### Goal of the exercise
The answer must reproduce exactly the lines from the one with "category: wildebeestblue" through the end of the material, and it must contain no pictures.

::: Data supplied :::

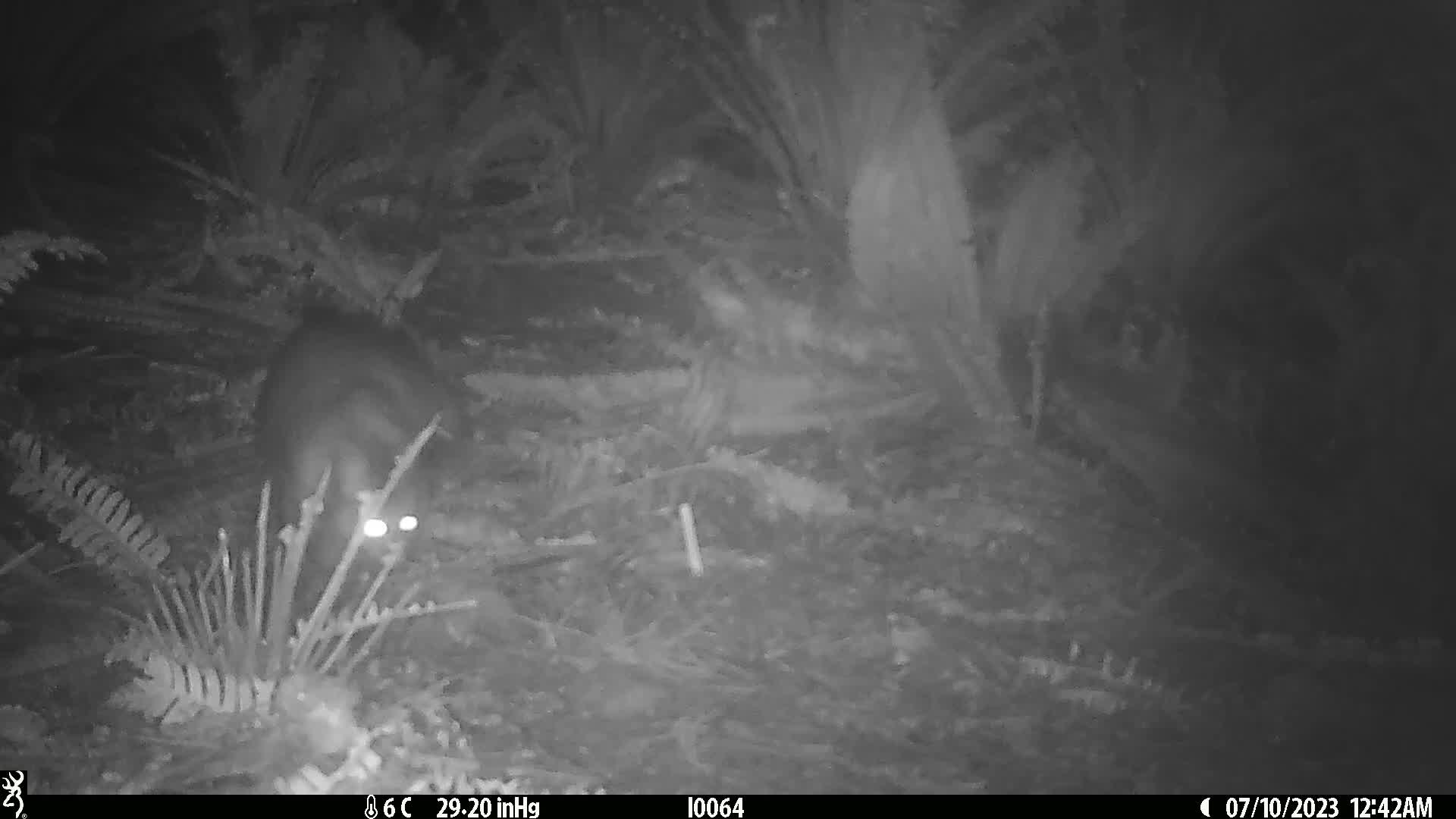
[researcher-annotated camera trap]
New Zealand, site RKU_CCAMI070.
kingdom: Animalia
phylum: Chordata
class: Mammalia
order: Diprotodontia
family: Phalangeridae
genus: Trichosurus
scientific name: Trichosurus vulpecula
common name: common brushtail possum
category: possum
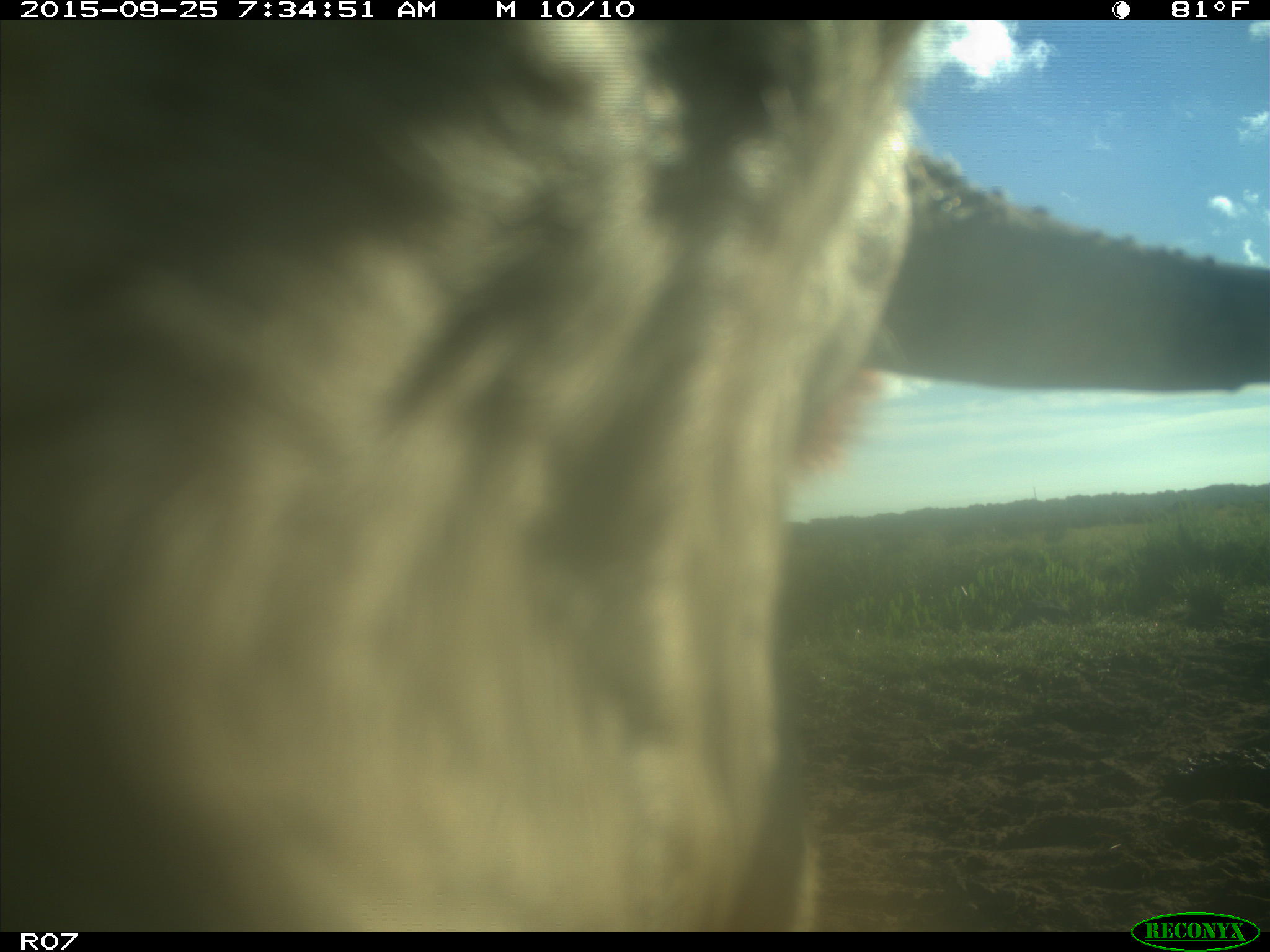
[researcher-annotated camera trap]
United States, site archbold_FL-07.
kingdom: Animalia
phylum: Chordata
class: Mammalia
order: Artiodactyla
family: Bovidae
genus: Bos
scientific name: Bos taurus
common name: domestic cow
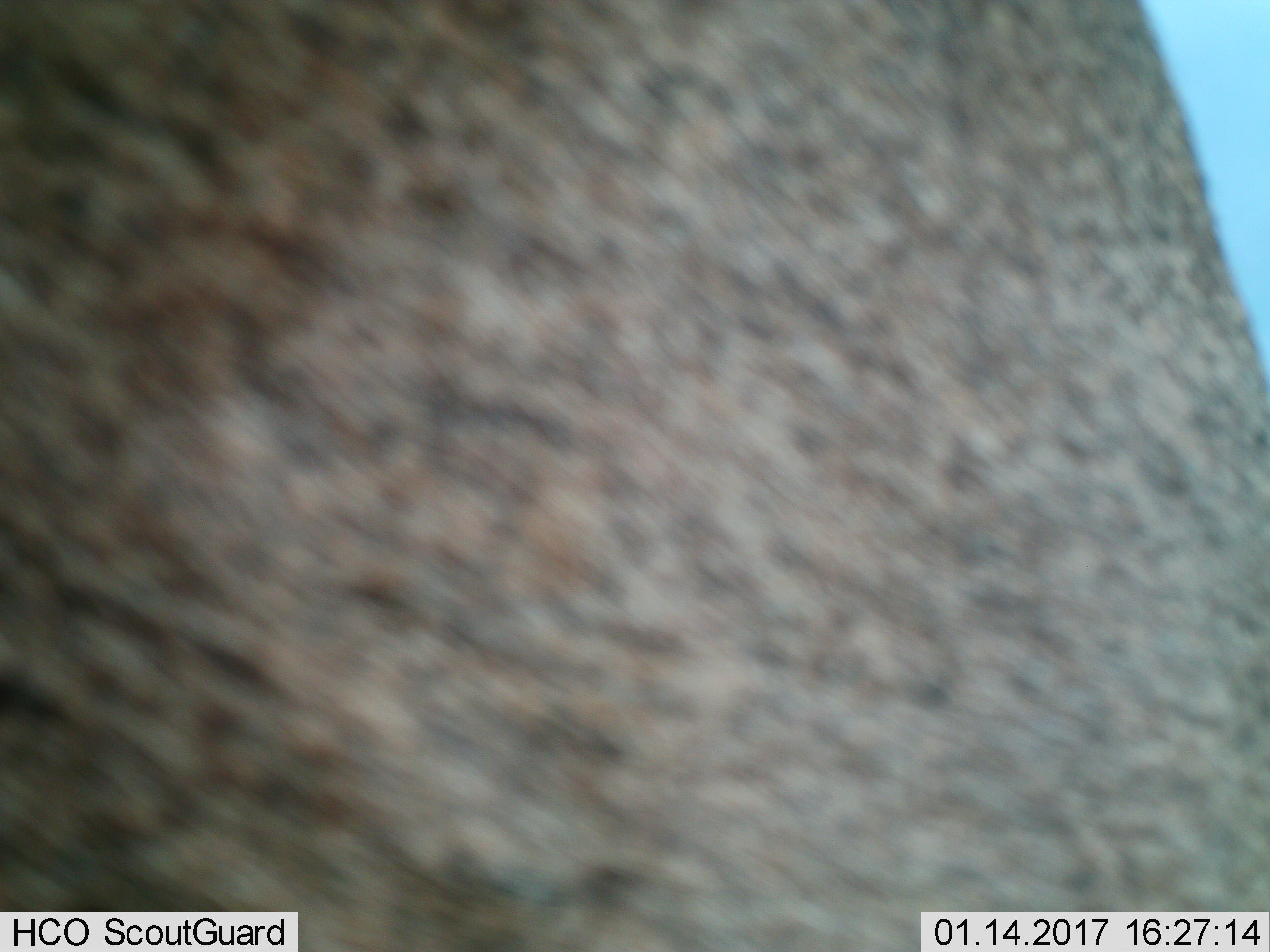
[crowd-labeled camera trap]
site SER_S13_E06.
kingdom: Animalia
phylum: Chordata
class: Mammalia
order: Artiodactyla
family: Bovidae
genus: Connochaetes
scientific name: Connochaetes taurinus taurinus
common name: blue wildebeest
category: wildebeestblue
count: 1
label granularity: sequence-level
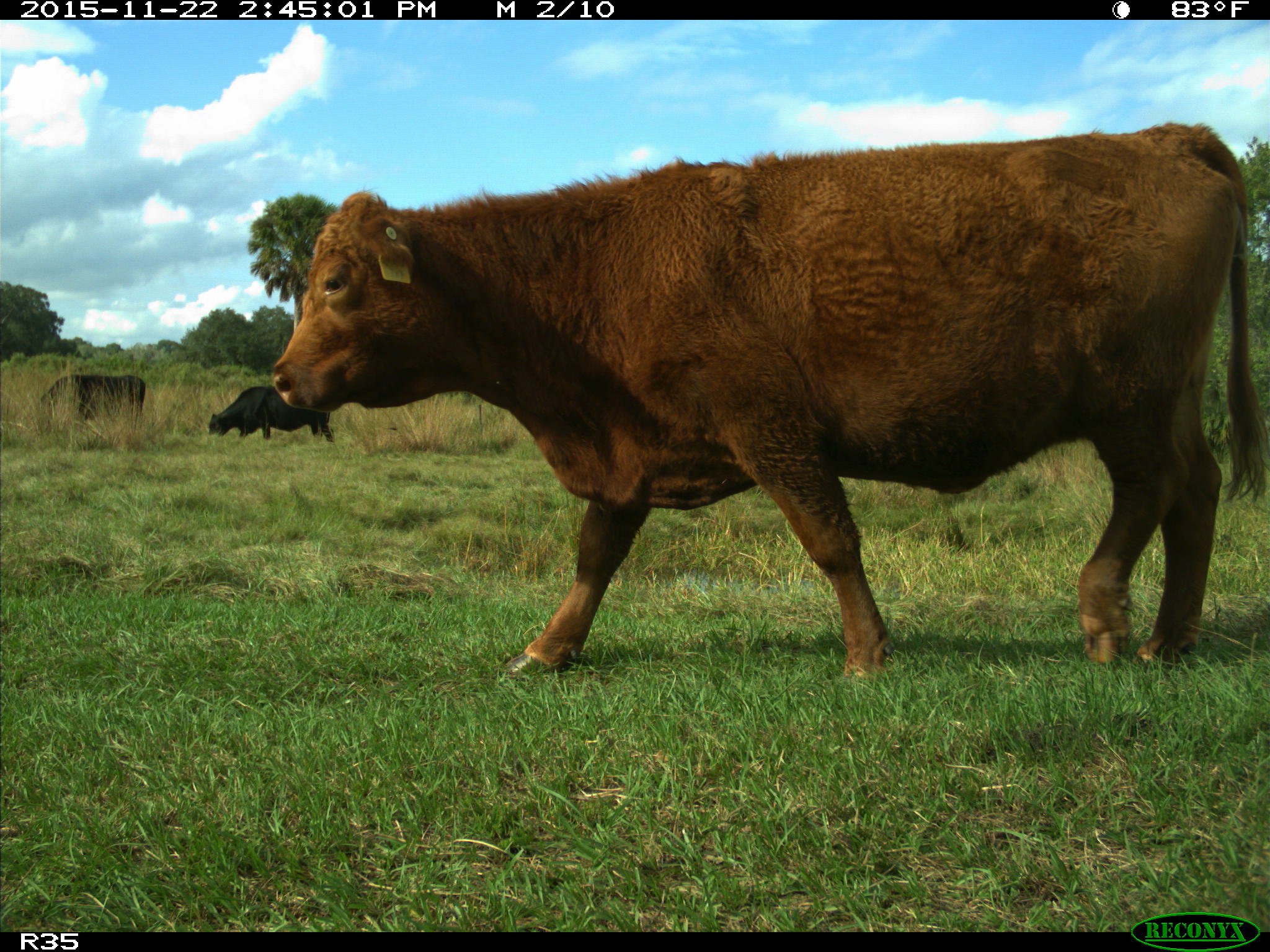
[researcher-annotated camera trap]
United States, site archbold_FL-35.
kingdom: Animalia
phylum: Chordata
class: Mammalia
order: Artiodactyla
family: Bovidae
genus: Bos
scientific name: Bos taurus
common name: domestic cow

:::

### Result of this task
category: wildebeestblue
count: 1
label granularity: sequence-level
[researcher-annotated camera trap]
United States, site archbold_FL-35.
kingdom: Animalia
phylum: Chordata
class: Mammalia
order: Artiodactyla
family: Bovidae
genus: Bos
scientific name: Bos taurus
common name: domestic cow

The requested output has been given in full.